Set problem. Copy every one of the records below word for word, but leave out the pictures.

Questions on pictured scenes
════

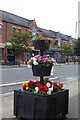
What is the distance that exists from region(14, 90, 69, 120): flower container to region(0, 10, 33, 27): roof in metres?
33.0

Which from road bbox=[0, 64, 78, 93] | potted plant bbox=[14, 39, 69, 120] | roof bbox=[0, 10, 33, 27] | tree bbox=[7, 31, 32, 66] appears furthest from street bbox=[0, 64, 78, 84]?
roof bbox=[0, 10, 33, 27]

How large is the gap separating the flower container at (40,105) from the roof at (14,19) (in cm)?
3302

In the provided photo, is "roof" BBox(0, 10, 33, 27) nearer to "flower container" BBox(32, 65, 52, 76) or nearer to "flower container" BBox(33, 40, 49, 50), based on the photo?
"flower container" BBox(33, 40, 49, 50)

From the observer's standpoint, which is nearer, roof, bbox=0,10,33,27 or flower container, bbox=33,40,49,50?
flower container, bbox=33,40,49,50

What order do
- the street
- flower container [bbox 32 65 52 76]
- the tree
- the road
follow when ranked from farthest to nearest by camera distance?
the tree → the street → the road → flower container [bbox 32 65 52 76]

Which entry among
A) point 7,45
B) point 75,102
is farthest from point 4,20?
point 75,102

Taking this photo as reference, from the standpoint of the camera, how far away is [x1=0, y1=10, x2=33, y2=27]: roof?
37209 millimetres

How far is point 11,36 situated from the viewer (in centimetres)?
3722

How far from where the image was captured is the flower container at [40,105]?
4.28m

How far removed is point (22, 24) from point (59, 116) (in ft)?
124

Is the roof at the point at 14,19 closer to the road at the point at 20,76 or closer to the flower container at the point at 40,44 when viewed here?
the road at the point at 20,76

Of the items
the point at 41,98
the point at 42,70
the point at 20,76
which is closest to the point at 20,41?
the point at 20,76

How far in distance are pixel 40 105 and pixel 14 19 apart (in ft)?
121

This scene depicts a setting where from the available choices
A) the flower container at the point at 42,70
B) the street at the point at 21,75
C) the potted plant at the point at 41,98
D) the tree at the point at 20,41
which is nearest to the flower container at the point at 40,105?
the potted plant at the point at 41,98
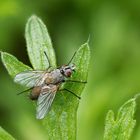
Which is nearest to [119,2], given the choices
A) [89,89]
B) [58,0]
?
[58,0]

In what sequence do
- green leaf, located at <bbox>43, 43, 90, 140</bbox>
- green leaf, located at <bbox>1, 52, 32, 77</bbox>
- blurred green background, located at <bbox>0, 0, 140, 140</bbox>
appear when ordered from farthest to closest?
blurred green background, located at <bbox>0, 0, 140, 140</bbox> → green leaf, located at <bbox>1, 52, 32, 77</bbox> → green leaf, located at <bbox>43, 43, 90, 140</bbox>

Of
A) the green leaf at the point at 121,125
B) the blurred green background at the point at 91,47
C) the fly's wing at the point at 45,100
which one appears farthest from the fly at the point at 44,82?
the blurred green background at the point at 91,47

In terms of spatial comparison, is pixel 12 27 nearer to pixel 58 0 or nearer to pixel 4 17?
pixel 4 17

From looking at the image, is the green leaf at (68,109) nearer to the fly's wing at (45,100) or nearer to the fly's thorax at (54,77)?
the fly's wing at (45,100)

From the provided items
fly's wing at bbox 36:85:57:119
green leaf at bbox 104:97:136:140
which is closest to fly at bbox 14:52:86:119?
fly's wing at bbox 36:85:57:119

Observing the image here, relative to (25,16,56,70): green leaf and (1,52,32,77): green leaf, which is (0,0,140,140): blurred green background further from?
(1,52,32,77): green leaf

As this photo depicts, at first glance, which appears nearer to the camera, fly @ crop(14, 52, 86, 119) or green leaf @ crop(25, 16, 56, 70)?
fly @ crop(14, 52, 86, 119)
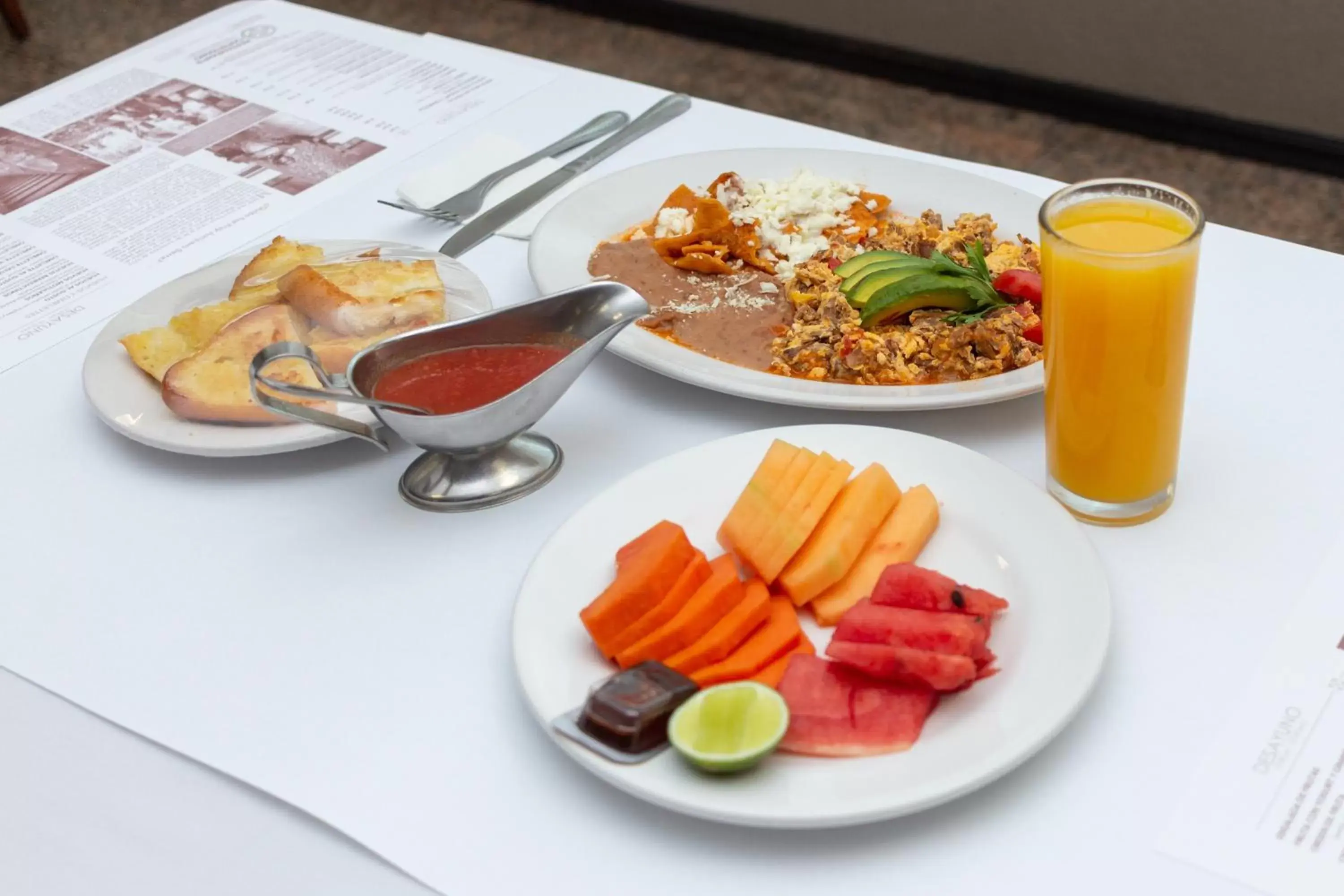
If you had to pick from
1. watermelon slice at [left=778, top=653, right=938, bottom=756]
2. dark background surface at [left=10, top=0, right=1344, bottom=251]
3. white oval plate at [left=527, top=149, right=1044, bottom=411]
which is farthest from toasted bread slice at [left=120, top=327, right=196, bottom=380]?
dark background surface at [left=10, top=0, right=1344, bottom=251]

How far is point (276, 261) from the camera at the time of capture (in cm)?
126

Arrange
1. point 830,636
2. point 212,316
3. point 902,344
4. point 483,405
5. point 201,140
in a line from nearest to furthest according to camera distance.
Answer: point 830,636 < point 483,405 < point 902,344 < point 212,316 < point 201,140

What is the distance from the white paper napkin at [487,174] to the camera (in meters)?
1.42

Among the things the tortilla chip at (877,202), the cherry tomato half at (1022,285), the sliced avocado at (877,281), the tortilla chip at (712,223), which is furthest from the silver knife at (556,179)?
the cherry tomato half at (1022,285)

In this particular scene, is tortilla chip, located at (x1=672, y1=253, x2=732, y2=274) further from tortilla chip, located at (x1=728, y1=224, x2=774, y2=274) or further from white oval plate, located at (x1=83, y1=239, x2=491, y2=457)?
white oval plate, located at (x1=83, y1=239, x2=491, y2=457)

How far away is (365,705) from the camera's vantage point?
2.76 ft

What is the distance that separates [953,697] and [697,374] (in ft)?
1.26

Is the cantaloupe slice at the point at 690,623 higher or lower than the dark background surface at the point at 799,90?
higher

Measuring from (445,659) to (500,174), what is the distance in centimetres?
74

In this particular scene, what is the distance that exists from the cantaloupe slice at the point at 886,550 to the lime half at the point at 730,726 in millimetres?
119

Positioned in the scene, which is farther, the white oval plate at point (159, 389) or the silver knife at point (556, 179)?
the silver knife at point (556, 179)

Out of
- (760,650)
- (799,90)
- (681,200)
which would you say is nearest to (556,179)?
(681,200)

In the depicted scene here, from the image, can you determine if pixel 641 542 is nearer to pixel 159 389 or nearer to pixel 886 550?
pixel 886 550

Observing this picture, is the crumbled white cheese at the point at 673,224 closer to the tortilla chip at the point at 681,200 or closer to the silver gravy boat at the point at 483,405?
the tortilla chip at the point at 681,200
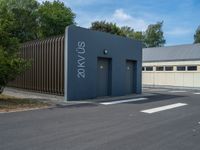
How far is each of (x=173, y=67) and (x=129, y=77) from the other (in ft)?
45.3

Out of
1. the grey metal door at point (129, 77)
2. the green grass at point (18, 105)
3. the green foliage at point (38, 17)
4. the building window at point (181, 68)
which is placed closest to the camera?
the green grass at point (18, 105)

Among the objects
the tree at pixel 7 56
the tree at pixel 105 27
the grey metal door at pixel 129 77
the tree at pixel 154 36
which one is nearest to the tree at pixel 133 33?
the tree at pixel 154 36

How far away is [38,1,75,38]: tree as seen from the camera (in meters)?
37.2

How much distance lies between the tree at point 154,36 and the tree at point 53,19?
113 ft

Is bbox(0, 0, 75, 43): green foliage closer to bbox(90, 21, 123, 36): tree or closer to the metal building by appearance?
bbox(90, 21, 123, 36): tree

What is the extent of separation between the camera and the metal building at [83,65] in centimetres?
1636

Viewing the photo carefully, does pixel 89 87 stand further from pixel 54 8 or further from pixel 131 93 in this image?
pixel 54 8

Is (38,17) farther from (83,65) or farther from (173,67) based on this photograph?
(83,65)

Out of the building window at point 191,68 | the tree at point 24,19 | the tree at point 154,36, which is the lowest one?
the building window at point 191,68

════

The output.
What is the distance that exists from region(14, 90, 69, 120): flower container to region(0, 10, 33, 27): roof in metres?
33.0

Which from road bbox=[0, 64, 78, 93] | potted plant bbox=[14, 39, 69, 120] | roof bbox=[0, 10, 33, 27] | tree bbox=[7, 31, 32, 66] appears furthest from street bbox=[0, 64, 78, 84]?
roof bbox=[0, 10, 33, 27]

How large is the gap separating the flower container at (40,105) from the roof at (14,19) (in cm)?
3302

In the provided photo, is "roof" BBox(0, 10, 33, 27) nearer to "flower container" BBox(32, 65, 52, 76) or nearer to "flower container" BBox(33, 40, 49, 50), based on the photo?
"flower container" BBox(33, 40, 49, 50)

From the observer's standpoint, which is nearer, roof, bbox=0,10,33,27 or flower container, bbox=33,40,49,50?
flower container, bbox=33,40,49,50

What order do
- the street
- flower container [bbox 32 65 52 76]
- the tree
- the road
follow when ranked from farthest to nearest by camera distance?
the tree → the street → the road → flower container [bbox 32 65 52 76]

Which entry among
A) point 7,45
B) point 75,102
is farthest from point 4,20?
point 75,102

Taking this photo as reference, from the standpoint of the camera, how far away is [x1=0, y1=10, x2=33, y2=27]: roof?
37209 millimetres

How far is point 11,36 situated from the viewer (in centimetres)?
3722

How far from where the image was captured is the flower container at [40,105]?
4.28m

How far removed is point (22, 24) from point (59, 116) (in ft)?
124

Is the roof at the point at 14,19 closer to the road at the point at 20,76 or closer to the flower container at the point at 40,44 when viewed here?
the road at the point at 20,76

Of the items
the point at 41,98
the point at 42,70
the point at 20,76
which is closest to the point at 20,41?
the point at 20,76

How far in distance are pixel 40 105 and pixel 14 19 apart (in ft)?
121

This scene depicts a setting where from the available choices
A) the flower container at the point at 42,70
B) the street at the point at 21,75
C) the potted plant at the point at 41,98
D) the tree at the point at 20,41
which is nearest to the flower container at the point at 40,105?
the potted plant at the point at 41,98
Which is nearest to [119,2], given the choices
A) [89,89]
B) [58,0]
?
[58,0]

In what sequence do
- green leaf, located at <bbox>43, 43, 90, 140</bbox>
- green leaf, located at <bbox>1, 52, 32, 77</bbox>
- blurred green background, located at <bbox>0, 0, 140, 140</bbox>
appear when ordered from farthest to closest?
blurred green background, located at <bbox>0, 0, 140, 140</bbox> → green leaf, located at <bbox>1, 52, 32, 77</bbox> → green leaf, located at <bbox>43, 43, 90, 140</bbox>

Of
A) the green leaf at the point at 121,125
B) the blurred green background at the point at 91,47
C) the fly's wing at the point at 45,100
which one appears farthest from the fly at the point at 44,82?
the blurred green background at the point at 91,47

In terms of spatial comparison, is pixel 12 27 nearer to pixel 58 0 or nearer to pixel 4 17?
pixel 4 17

From looking at the image, is the green leaf at (68,109) nearer to the fly's wing at (45,100) or nearer to the fly's thorax at (54,77)?
the fly's wing at (45,100)

From the provided items
fly's wing at bbox 36:85:57:119
green leaf at bbox 104:97:136:140
which is closest to fly at bbox 14:52:86:119?
fly's wing at bbox 36:85:57:119

Observing the image here, relative to (25,16,56,70): green leaf and (1,52,32,77): green leaf, which is (0,0,140,140): blurred green background further from?
(1,52,32,77): green leaf

As this photo depicts, at first glance, which appears nearer to the camera, fly @ crop(14, 52, 86, 119) or green leaf @ crop(25, 16, 56, 70)?
fly @ crop(14, 52, 86, 119)
If you had to pick from
1. watermelon slice at [left=778, top=653, right=938, bottom=756]
2. dark background surface at [left=10, top=0, right=1344, bottom=251]
3. white oval plate at [left=527, top=149, right=1044, bottom=411]
which is farthest from toasted bread slice at [left=120, top=327, right=196, bottom=380]?
dark background surface at [left=10, top=0, right=1344, bottom=251]

How far is point (276, 261) from the camera at the time of capture (in cm)?
126

Arrange
1. point 830,636
2. point 212,316
3. point 902,344
4. point 483,405
5. point 201,140
in a line from nearest to furthest according to camera distance.
Answer: point 830,636 < point 483,405 < point 902,344 < point 212,316 < point 201,140

What is the distance from the white paper napkin at [487,174] to the camera (in meters)?
1.42

Among the things the tortilla chip at (877,202), the cherry tomato half at (1022,285), the sliced avocado at (877,281), the tortilla chip at (712,223), which is furthest from the silver knife at (556,179)?
the cherry tomato half at (1022,285)

In this particular scene, is tortilla chip, located at (x1=672, y1=253, x2=732, y2=274) further from tortilla chip, located at (x1=728, y1=224, x2=774, y2=274) or further from white oval plate, located at (x1=83, y1=239, x2=491, y2=457)?
white oval plate, located at (x1=83, y1=239, x2=491, y2=457)

How far away is (365,705) from the camera's vantage point?
2.76 ft

What is the distance that separates [953,697] and [697,374] (in ft)?
1.26

Is the cantaloupe slice at the point at 690,623 higher or lower than the dark background surface at the point at 799,90?
higher

Measuring from (445,659) to (500,174), what is the distance in centimetres?
74

In this particular scene, what is the distance that exists from the cantaloupe slice at the point at 886,550 to the lime half at the point at 730,726 in millimetres?
119

Positioned in the scene, which is farther, the white oval plate at point (159, 389) or the silver knife at point (556, 179)?
the silver knife at point (556, 179)

Out of
- (760,650)
- (799,90)
- (681,200)
which would you say is nearest to (556,179)?
(681,200)

In the depicted scene here, from the image, can you determine if pixel 641 542 is nearer to pixel 159 389 or nearer to pixel 886 550?
pixel 886 550

Observing this picture, is the crumbled white cheese at the point at 673,224 closer to the tortilla chip at the point at 681,200 or closer to the silver gravy boat at the point at 483,405?
the tortilla chip at the point at 681,200
How far is each of (x=173, y=67) and (x=129, y=77) from the other (in ft)?
45.3

Out of
1. the grey metal door at point (129, 77)
2. the green grass at point (18, 105)
3. the green foliage at point (38, 17)
4. the building window at point (181, 68)
which is placed closest to the camera?
the green grass at point (18, 105)

Among the objects
the tree at pixel 7 56
the tree at pixel 105 27
the grey metal door at pixel 129 77
the tree at pixel 154 36
which one is nearest to the tree at pixel 133 33?
the tree at pixel 154 36

How far away is [38,1,75,38]: tree as seen from the camera (in meters)?
37.2

How much distance lies between the tree at point 154,36 and the tree at point 53,19?
113 ft

Is bbox(0, 0, 75, 43): green foliage closer to bbox(90, 21, 123, 36): tree or closer to the metal building by appearance?
bbox(90, 21, 123, 36): tree

What is the extent of separation between the camera and the metal building at [83,65] in centimetres?
1636

Viewing the photo carefully, does pixel 89 87 stand further from pixel 54 8 or further from pixel 131 93 in this image?
pixel 54 8

Is (38,17) farther from (83,65) or farther from (173,67) based on this photograph?
(83,65)

Out of the building window at point 191,68 | the tree at point 24,19 | the tree at point 154,36, which is the lowest one?
the building window at point 191,68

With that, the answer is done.